# ScanBot

The AI-driven bot that will read all your scanned documents and extract information into a database automatically!

## Exercise

Follow this notebook and add missing code sections denoted by "TODO".
To get a high-level understanding of the ScanBot, jump to the **Main** section.

## Preparation

In [1]:
%pip install -r requirements.txt

Collecting openai (from -r requirements.txt (line 1))
  Obtaining dependency information for openai from https://files.pythonhosted.org/packages/48/62/63419a90b502aa5a590c83ffbd30f0a93fe15aeb63d0374e898e612f4f03/openai-1.30.5-py3-none-any.whl.metadata
  Downloading openai-1.30.5-py3-none-any.whl.metadata (21 kB)
Collecting openpyxl (from -r requirements.txt (line 4))
  Obtaining dependency information for openpyxl from https://files.pythonhosted.org/packages/58/d9/796181a30827b12101786c21301f0f4536597a9249530916b1fdb5bbad91/openpyxl-3.1.3-py2.py3-none-any.whl.metadata
  Downloading openpyxl-3.1.3-py2.py3-none-any.whl.metadata (2.5 kB)
Collecting python-dotenv (from -r requirements.txt (line 5))
  Obtaining dependency information for python-dotenv from https://files.pythonhosted.org/packages/6a/3e/b68c118422ec867fa7ab88444e1274aa40681c606d59ac27de5a5588f082/python_dotenv-1.0.1-py3-none-any.whl.metadata
  Downloading python_dotenv-1.0.1-py3-none-any.whl.metadata (23 kB)
Collecting regex 

## Imports

In [1]:
import os
import openai
import yaml
import pandas as pd
import base64
import re
import shutil
import time

## Insert your API Key

In [2]:
openai.api_key = "sk-proj-iHrdMRQrydnSDtQUIzU6T3BlbkFJCoAngxToaT2????????"

## Helper Functions

In [60]:
# Function to load prompts from files
def load_prompt(file_path):
    with open(file_path, "r", encoding="utf-8") as file:
        return file.read()


# Function to analyze the document and extract meta data
def analyze_document(file_path, prompt):
    # create image data url
    with open(file_path, "rb") as file:
        image_url = 'TODO...' # TODO! Hint: How can you send an image via an API?

    try:
        response = openai.chat.completions.create(
            model="gpt-4o",
            messages=[
                # TODO! Hint: Use ChatGPT playground or Docs
            ],
            temperature=1,
            max_tokens=256,
            top_p=1,
            frequency_penalty=0,
            presence_penalty=0,
        )
        return response.choices[0].message.content
    except Exception as e:
        print(f"Error: {e}")
        # hard coded sleep time to avoid rate limit issues
        time.sleep(15)
        return analyze_document(file_path, prompt)
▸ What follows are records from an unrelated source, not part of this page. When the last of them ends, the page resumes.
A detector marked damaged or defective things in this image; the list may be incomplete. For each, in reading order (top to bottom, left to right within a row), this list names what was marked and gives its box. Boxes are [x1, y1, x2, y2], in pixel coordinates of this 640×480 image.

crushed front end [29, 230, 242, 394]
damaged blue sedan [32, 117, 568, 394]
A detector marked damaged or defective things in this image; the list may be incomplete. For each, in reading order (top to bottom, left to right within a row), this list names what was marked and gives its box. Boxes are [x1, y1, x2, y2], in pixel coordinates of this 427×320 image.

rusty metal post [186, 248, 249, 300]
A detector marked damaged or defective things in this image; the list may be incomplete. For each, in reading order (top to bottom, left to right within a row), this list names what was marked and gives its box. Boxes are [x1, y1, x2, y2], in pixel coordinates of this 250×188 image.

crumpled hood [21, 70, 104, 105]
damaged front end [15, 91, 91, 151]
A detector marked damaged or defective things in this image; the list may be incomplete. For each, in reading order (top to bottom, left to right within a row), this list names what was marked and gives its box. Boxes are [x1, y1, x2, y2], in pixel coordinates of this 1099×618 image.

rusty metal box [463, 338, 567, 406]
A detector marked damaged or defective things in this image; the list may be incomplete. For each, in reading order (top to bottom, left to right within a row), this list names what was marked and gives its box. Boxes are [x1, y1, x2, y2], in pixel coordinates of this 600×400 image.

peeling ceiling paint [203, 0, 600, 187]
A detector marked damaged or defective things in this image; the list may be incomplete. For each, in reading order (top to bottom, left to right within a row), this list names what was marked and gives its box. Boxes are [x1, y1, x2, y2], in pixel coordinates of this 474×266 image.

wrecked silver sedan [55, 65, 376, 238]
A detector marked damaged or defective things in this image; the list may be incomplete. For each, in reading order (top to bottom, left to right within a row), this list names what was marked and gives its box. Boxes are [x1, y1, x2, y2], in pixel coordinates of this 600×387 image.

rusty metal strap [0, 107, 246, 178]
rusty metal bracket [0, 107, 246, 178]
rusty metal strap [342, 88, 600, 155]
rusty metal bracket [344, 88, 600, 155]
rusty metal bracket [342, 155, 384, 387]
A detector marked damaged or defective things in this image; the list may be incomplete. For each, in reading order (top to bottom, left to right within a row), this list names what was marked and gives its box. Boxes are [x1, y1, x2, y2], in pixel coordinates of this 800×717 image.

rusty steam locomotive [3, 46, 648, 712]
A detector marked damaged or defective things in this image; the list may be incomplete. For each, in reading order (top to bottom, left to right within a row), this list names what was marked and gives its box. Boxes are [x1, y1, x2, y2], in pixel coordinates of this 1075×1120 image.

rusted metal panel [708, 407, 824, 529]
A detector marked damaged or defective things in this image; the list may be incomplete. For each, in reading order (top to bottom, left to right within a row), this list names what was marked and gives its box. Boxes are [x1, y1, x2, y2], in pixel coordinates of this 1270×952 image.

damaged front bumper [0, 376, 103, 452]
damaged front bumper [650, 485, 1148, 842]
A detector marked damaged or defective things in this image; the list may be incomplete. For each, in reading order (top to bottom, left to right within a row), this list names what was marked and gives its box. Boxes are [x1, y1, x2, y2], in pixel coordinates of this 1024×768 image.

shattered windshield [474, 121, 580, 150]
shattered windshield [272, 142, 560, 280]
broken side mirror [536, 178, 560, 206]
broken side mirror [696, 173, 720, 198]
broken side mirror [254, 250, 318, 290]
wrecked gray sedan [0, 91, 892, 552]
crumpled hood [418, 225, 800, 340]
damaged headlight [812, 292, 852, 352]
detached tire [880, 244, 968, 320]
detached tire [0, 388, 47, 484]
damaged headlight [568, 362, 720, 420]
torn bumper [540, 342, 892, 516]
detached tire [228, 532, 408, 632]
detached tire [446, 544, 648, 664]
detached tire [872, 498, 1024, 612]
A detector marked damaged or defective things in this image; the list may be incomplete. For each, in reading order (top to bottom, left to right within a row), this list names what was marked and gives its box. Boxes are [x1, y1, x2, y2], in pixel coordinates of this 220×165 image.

# Function to generate a filename based on meta data
def generate_filename(meta_data):
    # <doc type>_<date>_<title>.jpg
    # if any of the fields are missing, use "unknown"
    string = ""
    string += str(meta_data.get("document_type", "unknown")) + "_"
    string += str(meta_data.get("author", "unknown")) + "_"
    string += str(meta_data.get("date", "unknown")) + "_"
    string += str(meta_data.get("title", "unknown"))
    # Make sure that the filename is a valid filename
    string = re.sub(r"[^\w\s-]", "", string)
    return string + ".jpg"


# Function to save meta data to a YAML file
def save_meta_file(meta_data, meta_file_path):
    # Save json file as yaml
    with open(meta_file_path, "w", encoding="utf-8") as file:
        yaml.dump(meta_data, file, default_flow_style=False,
                  allow_unicode=True)


# Function to save meta data to CSV and Excel files
def save_meta_data_to_csv_excel(meta_data_list, csv_path, excel_path):
    # check if the csv file exists
    if not os.path.exists(csv_path):
        existing_df = pd.DataFrame()
    else:
        existing_df = pd.read_csv(csv_path)

    new_df = pd.DataFrame(meta_data_list)
    merged_df = pd.concat([existing_df, new_df]).drop_duplicates(subset='original_filepath')
    merged_df.to_csv(csv_path, index=False, encoding="utf-8")
    merged_df.to_excel(excel_path, index=False)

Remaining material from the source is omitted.